**Exercise prompt:** Rewrite the lines from the one containing "How far is the upper" through the one containing "1114 inches", both included, replacing "upper wing" with "raised wing" and leaving everything else unchanged.

-- START OF Provided data --

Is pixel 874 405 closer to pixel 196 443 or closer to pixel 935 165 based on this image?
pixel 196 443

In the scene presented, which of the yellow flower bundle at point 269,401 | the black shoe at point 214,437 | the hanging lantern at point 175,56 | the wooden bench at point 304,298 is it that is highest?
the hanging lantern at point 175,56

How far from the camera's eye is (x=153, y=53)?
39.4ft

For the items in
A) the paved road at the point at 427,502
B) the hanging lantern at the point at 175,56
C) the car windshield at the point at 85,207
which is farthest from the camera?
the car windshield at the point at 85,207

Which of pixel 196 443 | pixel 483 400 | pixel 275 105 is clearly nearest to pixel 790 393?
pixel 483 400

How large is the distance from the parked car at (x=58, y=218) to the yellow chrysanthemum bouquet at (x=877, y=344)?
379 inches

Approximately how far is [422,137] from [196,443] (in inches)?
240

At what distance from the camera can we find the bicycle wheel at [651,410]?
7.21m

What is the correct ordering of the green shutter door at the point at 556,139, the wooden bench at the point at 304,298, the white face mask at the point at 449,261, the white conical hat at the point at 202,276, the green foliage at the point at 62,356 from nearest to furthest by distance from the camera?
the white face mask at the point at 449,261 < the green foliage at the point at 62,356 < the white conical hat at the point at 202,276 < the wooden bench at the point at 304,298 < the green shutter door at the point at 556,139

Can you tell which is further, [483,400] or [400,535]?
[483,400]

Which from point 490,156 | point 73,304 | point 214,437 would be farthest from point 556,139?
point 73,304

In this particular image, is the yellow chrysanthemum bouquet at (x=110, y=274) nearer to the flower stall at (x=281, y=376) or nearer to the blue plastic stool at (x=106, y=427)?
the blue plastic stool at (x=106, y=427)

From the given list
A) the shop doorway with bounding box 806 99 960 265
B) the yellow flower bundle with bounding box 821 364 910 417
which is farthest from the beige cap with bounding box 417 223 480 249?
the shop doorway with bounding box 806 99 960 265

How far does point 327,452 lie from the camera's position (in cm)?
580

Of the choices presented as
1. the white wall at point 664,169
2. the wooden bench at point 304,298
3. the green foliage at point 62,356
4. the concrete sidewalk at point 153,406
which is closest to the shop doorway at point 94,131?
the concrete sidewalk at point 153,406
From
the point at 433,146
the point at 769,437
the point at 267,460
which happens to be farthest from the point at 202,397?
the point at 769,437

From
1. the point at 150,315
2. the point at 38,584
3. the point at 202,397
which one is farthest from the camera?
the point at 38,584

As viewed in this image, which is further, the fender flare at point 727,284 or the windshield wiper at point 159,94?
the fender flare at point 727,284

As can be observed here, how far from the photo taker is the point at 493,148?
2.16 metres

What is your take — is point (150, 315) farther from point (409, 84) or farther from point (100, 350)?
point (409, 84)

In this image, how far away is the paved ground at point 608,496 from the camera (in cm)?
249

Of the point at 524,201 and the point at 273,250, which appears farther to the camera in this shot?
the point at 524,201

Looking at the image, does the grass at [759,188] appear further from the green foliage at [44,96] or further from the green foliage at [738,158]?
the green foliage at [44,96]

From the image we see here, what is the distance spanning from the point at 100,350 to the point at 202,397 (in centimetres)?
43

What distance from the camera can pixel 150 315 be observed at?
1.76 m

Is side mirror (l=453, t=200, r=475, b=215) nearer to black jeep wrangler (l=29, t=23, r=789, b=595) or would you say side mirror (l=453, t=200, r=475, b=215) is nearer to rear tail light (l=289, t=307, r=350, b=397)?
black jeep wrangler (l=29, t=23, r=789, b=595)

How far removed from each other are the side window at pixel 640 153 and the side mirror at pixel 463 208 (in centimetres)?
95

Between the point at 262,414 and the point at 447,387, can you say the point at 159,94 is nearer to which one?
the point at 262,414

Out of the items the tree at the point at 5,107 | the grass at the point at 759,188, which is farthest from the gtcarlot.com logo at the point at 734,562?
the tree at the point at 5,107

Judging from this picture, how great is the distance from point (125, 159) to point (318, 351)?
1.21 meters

-- END OF Provided data --
-- START OF Provided data --

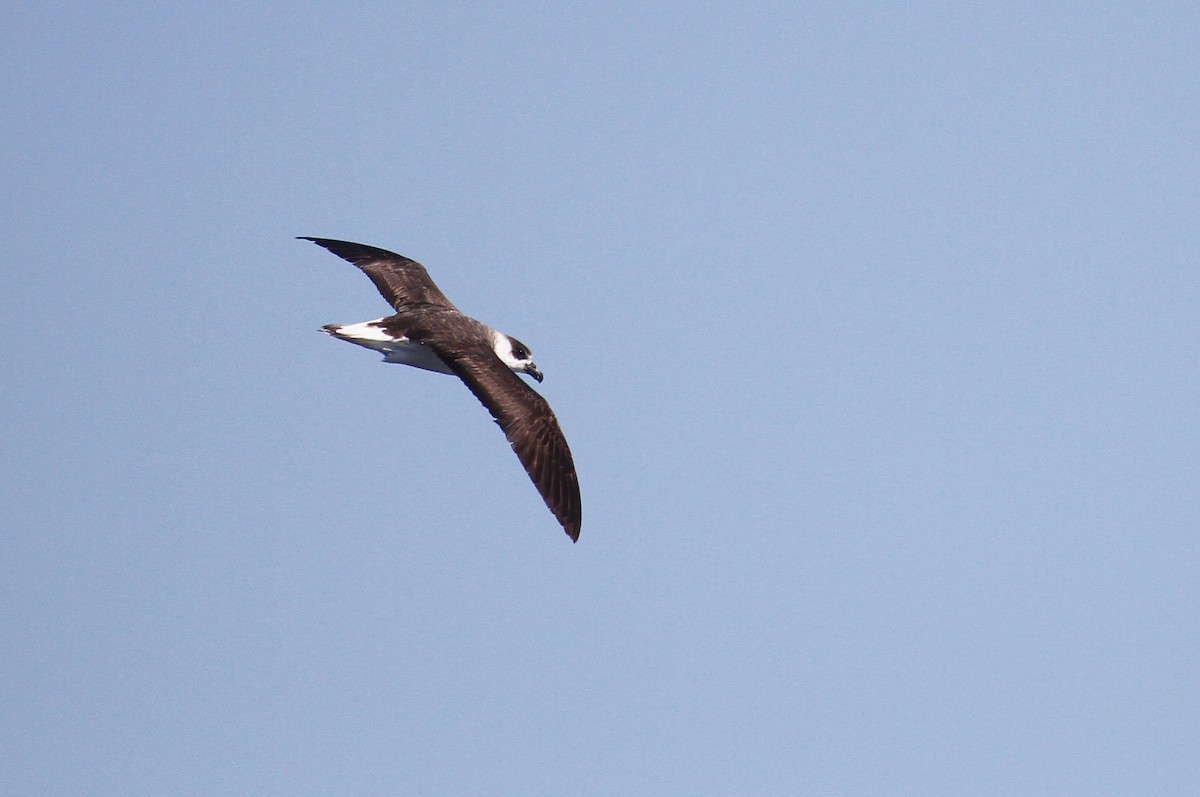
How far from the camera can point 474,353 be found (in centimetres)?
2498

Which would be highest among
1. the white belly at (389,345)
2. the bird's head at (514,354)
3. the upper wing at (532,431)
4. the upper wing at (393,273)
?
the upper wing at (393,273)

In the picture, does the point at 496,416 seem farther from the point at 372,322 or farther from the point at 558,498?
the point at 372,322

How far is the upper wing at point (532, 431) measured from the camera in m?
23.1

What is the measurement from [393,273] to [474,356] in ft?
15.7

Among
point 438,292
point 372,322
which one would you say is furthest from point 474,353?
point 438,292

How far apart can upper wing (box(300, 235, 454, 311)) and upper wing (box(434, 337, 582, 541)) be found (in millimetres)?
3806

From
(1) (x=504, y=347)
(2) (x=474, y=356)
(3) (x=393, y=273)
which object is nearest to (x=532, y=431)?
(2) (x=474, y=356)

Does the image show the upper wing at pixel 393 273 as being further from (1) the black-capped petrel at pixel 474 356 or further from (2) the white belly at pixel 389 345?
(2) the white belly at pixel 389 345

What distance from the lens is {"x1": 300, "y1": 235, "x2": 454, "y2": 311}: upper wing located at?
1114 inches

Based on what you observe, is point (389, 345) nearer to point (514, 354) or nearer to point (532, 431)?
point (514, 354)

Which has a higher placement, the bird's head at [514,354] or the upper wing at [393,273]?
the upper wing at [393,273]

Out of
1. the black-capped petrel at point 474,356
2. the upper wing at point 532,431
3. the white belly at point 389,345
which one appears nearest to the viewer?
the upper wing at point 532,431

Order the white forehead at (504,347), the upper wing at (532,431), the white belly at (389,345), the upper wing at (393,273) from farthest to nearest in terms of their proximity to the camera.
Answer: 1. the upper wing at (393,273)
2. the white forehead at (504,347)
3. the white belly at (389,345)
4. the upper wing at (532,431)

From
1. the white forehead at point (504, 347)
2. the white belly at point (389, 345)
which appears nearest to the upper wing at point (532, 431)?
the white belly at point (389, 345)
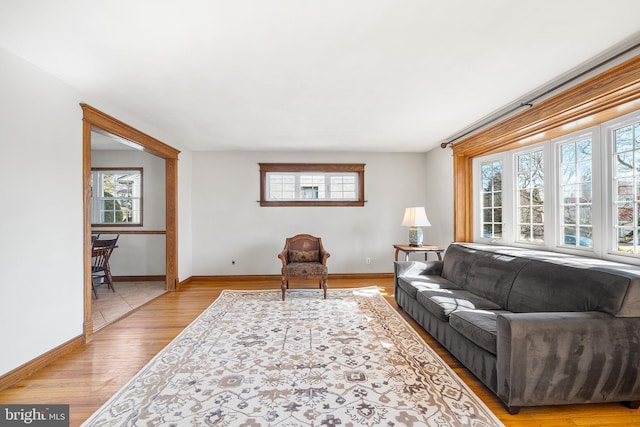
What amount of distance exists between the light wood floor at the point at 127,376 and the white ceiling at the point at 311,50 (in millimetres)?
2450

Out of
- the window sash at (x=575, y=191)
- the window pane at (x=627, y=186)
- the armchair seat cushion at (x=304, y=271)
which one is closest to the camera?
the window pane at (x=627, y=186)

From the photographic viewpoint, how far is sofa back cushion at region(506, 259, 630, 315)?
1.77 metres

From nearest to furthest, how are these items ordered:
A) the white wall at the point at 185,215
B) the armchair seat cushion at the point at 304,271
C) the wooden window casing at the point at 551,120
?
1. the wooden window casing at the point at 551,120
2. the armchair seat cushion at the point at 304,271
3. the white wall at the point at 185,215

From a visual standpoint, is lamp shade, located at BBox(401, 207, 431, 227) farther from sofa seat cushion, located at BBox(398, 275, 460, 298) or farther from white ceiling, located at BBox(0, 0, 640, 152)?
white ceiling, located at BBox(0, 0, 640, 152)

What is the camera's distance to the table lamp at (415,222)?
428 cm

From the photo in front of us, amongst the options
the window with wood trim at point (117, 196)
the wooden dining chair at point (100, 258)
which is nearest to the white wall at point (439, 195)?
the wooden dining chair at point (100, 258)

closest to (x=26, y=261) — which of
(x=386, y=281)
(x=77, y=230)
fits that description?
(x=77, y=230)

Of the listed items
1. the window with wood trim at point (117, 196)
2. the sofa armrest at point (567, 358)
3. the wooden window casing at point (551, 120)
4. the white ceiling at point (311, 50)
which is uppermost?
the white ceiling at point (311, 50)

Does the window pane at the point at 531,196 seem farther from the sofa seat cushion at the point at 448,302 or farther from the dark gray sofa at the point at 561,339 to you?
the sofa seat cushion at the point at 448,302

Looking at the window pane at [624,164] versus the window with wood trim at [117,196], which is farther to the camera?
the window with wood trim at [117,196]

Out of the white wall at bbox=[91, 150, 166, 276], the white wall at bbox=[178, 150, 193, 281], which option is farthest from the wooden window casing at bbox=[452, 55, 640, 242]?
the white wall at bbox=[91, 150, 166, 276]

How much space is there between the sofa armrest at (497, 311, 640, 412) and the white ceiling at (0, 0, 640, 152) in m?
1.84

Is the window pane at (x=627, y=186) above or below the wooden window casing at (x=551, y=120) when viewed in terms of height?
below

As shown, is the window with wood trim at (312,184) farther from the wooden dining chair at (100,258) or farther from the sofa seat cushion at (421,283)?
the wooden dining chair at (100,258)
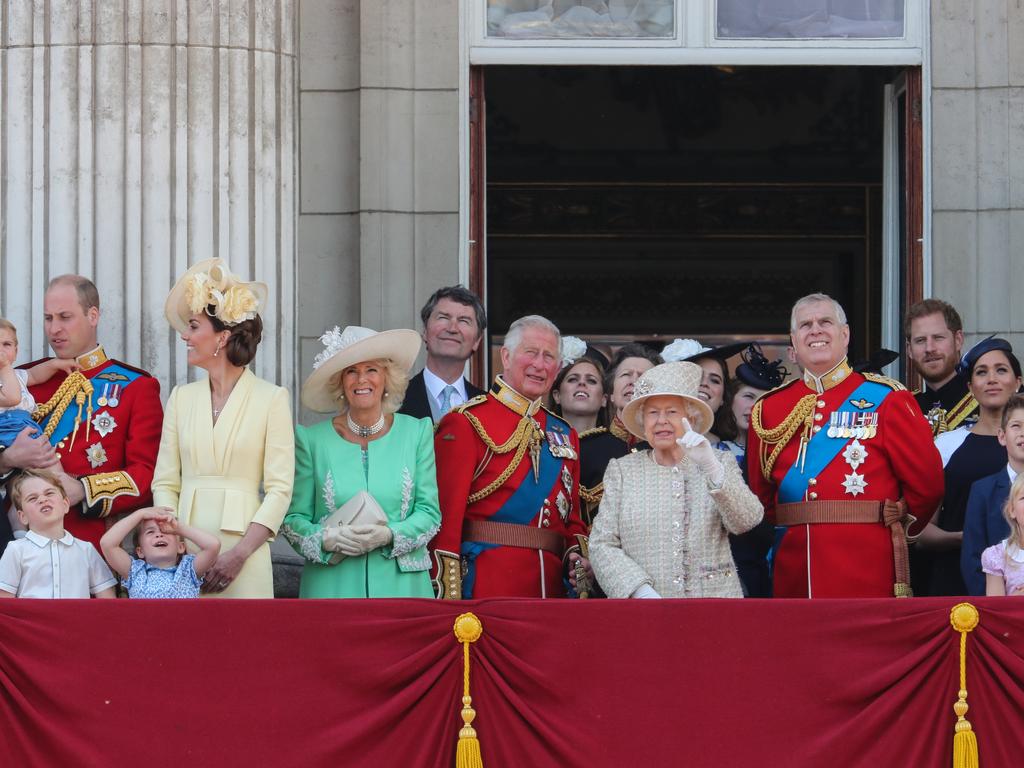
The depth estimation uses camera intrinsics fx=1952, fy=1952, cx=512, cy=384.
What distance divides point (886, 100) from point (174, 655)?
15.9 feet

-- END OF Provided data --
-- START OF Provided data --

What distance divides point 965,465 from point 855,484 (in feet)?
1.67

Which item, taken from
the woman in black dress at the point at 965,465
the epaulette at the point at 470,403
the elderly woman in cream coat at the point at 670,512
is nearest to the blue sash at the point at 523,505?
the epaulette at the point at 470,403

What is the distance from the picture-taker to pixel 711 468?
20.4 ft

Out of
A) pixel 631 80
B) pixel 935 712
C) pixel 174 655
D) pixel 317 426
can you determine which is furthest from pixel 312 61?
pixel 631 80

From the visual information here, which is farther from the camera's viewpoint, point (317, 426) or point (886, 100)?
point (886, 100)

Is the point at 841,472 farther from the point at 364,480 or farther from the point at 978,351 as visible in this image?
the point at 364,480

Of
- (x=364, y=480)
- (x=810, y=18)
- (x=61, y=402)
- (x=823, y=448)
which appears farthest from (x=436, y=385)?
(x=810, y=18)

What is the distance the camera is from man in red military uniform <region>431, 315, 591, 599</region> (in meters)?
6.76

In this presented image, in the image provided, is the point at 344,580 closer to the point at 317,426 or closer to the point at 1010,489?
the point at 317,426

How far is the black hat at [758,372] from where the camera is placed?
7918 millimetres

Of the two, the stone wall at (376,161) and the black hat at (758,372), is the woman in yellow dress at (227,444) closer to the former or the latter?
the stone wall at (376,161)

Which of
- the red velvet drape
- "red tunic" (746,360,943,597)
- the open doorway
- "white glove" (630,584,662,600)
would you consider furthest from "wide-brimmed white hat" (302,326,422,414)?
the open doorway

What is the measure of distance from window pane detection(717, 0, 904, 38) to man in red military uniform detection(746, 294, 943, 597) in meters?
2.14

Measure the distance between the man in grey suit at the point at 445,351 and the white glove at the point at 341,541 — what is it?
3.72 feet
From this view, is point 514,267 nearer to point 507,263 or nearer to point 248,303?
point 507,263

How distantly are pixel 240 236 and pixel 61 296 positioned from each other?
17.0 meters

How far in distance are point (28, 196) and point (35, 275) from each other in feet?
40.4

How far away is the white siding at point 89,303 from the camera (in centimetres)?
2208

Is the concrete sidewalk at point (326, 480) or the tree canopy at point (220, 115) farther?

-- END OF Provided data --

**Full response:**
How far is the raised wing at point (532, 431) measured from the camera in m?
23.1

What is the measurement from [393,273] to [474,356] in ft?
15.7

Among
point 438,292
point 372,322
which one would you say is furthest from point 474,353?
point 438,292

How far apart can raised wing (box(300, 235, 454, 311)) and raised wing (box(434, 337, 582, 541)) be found (in millimetres)?
3806

From
(1) (x=504, y=347)
(2) (x=474, y=356)
(3) (x=393, y=273)
which object is nearest to (x=532, y=431)?
(2) (x=474, y=356)

Does the image show the raised wing at pixel 393 273 as being further from (1) the black-capped petrel at pixel 474 356 or further from (2) the white belly at pixel 389 345?
(2) the white belly at pixel 389 345

What distance from the lens is {"x1": 300, "y1": 235, "x2": 454, "y2": 311}: raised wing located at?
1114 inches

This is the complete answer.